To develop and enhance my global awareness, I have taken on a broader perspective with respect to my major, Earth Sciences. I know that may sound odd, “broad-Earth Sciences,” and by that I mean I have taken the time to study under professors from other countries and work with students who have studied abroad. I have focused on learning the intricacies and details of how my work can carry over to other countries, and how I would go about initiating such research. Additionally, I will be traveling to Utah this summer to complete Ohio State’s Field Camp. It serves as a culmination of many major classes, and helps to develop global understanding of complex processes.
The upper-level major courses I have taken; Mineralogy, Petrology, Structural Geology, have really allowed me to grasp the level of research and creative process when it comes to the Earth Sciences. The courses have required me to create my own research poster from scratch, in addition to leading me towards my coming research in the fall. In the next semester I will begin researching under one of the several Geophysicists in the School of Earth Sciences.

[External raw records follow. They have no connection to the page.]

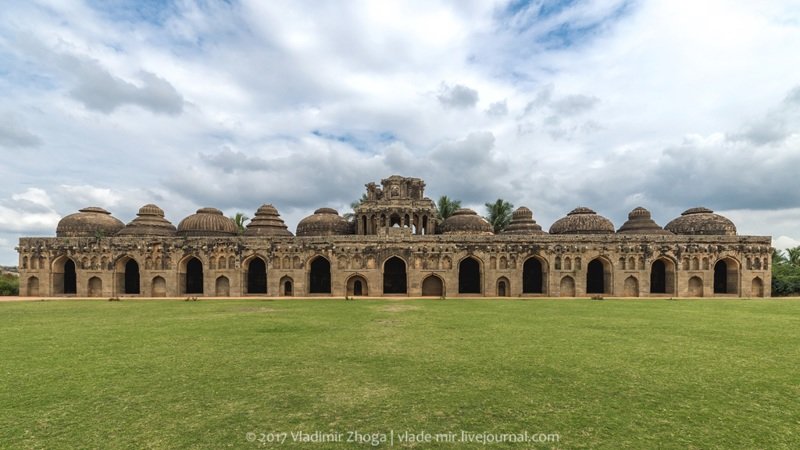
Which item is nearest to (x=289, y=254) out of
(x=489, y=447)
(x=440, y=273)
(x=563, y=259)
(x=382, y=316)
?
(x=440, y=273)

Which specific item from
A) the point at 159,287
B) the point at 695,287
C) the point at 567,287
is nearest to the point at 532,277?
the point at 567,287

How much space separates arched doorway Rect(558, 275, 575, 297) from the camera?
34969 millimetres

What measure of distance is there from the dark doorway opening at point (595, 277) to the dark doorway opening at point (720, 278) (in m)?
10.1

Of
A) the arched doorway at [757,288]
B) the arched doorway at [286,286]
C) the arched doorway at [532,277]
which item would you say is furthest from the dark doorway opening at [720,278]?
the arched doorway at [286,286]

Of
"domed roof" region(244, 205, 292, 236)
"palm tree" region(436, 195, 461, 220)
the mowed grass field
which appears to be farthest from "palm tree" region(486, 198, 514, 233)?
the mowed grass field

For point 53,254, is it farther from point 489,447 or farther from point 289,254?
point 489,447

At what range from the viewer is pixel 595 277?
38.5 m

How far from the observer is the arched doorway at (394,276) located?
3869 cm

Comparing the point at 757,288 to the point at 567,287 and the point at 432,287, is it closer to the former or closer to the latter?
the point at 567,287

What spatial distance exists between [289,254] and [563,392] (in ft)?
102

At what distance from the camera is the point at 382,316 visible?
61.0 ft

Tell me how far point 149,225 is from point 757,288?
58.0 m

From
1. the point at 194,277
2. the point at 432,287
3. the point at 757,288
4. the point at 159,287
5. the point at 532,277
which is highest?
the point at 194,277

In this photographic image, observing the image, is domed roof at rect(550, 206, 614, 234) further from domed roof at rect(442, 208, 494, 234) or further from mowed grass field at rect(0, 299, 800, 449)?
mowed grass field at rect(0, 299, 800, 449)
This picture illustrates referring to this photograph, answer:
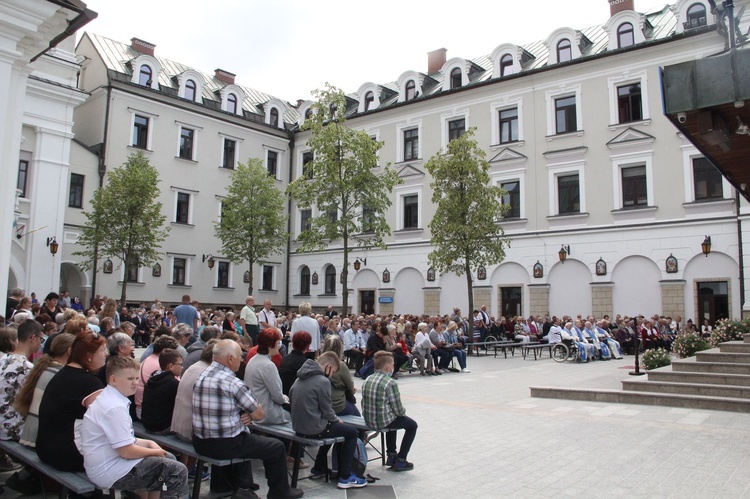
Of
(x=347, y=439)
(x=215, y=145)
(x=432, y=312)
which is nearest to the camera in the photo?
(x=347, y=439)

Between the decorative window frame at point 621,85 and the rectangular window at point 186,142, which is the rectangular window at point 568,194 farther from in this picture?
the rectangular window at point 186,142

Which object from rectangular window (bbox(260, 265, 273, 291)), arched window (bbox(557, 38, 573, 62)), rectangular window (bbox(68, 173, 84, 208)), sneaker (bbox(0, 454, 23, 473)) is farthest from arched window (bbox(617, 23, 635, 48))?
sneaker (bbox(0, 454, 23, 473))

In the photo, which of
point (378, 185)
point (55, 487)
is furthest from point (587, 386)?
point (378, 185)

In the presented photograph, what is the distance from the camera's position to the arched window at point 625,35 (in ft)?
92.4

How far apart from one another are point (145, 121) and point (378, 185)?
15180 millimetres

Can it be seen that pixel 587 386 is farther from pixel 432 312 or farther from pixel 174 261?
pixel 174 261

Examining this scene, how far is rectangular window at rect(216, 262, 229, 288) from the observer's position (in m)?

My Honors Contract demonstrates a commitment to the goal of Academic Enrichment in that it allows me to pursue my interests (Classics and Art History) while maintaining challenging and Honors-quality courses. Classical literature, arts, and civilizations have been a passion of mine, but sadly do not come up very often in the typical Structure discussion on reclined folding of strata. The Honors Contract allows me to keep taking stimulating Classics courses, and to keep considering a minor in it, all while moving towards graduation and not falling behind my target graduation term, spring of 2020.
I am an active member of Sigma Gamma Epsilon, the Earth Sciences Honorary here at Ohio State. I help set up and participate in weekly to monthly volunteer opportunities, meetings, fundraisers, etc. It has allowed me to expand my overall peer-group within my major, make connections with faculty, learn more about the School of Earth Sciences as a whole, and I now plan on pursuing a leadership position on the SGE Executive Board next spring. My involvement in SGE relates directly to my major and my career, as the organization regularly hosts panels and discussions with past graduates and professors; providing networking opportunities and a wealth of advice.

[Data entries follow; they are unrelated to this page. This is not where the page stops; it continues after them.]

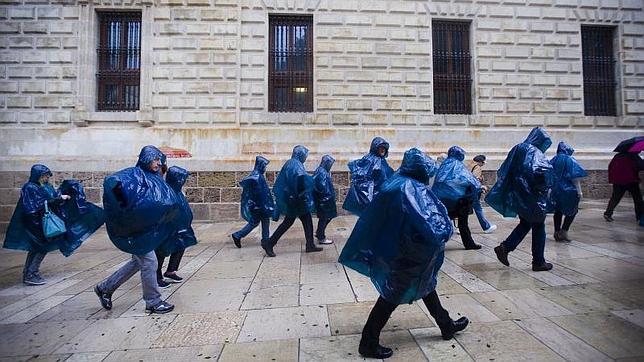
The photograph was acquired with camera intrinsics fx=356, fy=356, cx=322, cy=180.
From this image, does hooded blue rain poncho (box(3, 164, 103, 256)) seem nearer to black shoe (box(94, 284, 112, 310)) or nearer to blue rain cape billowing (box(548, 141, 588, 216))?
black shoe (box(94, 284, 112, 310))

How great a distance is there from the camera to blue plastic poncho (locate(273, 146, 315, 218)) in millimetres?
6207

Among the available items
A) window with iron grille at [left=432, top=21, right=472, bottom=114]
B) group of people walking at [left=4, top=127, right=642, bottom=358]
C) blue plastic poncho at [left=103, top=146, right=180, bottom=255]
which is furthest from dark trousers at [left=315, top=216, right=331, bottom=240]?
window with iron grille at [left=432, top=21, right=472, bottom=114]

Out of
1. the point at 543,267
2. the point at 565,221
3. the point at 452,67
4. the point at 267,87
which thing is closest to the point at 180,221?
the point at 543,267

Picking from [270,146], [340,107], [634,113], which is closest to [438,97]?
[340,107]

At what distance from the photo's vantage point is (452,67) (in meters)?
12.8

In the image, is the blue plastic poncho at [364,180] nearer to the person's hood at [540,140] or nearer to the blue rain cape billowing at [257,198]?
the blue rain cape billowing at [257,198]

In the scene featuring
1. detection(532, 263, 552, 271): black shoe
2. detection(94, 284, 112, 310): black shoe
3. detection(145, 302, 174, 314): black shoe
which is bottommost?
detection(145, 302, 174, 314): black shoe

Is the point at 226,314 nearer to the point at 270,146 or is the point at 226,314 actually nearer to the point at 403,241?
the point at 403,241

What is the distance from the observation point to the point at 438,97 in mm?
12711

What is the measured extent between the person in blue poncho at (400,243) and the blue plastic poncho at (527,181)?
258 cm

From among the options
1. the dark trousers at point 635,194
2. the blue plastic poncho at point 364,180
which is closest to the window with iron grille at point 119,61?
the blue plastic poncho at point 364,180

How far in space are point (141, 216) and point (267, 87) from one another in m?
9.10

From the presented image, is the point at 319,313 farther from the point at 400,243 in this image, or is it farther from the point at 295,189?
the point at 295,189

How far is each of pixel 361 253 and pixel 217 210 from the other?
344 inches
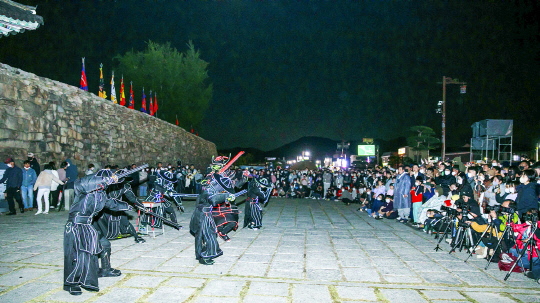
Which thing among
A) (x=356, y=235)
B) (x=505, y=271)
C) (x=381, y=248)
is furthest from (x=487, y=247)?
(x=356, y=235)

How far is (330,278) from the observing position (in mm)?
5027

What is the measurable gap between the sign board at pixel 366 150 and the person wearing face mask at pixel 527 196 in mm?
42760

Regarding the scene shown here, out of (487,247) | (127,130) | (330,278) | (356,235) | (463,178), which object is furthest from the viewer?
(127,130)

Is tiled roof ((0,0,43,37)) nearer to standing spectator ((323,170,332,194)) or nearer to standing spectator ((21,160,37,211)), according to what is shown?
standing spectator ((21,160,37,211))

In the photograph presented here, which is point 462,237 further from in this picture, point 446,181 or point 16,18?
point 16,18

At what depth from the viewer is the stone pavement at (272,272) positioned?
4.30 metres

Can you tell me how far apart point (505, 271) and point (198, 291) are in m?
4.98

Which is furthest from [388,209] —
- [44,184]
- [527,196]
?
[44,184]

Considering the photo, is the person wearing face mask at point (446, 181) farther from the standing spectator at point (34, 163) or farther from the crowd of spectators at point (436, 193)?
the standing spectator at point (34, 163)

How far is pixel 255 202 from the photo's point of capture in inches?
374

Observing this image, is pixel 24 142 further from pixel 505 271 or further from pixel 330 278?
pixel 505 271

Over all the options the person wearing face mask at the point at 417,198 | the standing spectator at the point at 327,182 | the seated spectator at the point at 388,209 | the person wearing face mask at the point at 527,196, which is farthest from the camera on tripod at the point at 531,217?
the standing spectator at the point at 327,182

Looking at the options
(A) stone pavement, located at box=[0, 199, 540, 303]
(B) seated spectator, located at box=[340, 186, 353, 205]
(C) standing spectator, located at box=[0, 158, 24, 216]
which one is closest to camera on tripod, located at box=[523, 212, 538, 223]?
(A) stone pavement, located at box=[0, 199, 540, 303]

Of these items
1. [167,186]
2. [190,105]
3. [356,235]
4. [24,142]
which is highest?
[190,105]
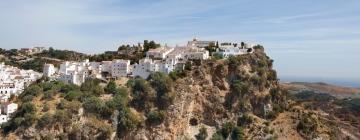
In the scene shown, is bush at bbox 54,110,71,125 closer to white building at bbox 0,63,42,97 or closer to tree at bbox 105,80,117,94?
tree at bbox 105,80,117,94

Sigma Gamma Epsilon is a service and education driven organization. Meaning that, if we are not educating prospective students or hosting panels, the group is working at a volunteer event. This spring, SGE worked College Mentors for Kids; teaching middle school students about the water cycle, rock cycle, fossils, etc, took part in Clean Up Columbus; cleaning up trash and recyclables from the streets surrounding OSU’s campus, spent weekends painting and cleaning up the poster display cases in Mendenhall Lab, the building which houses the School of Earth Sciences, and hosts weekly Coffee Hour, a continuous fundraiser that goes towards scholarships for SGE members who are going to Ohio State’s Field Camp in Ephraim, Utah this summer.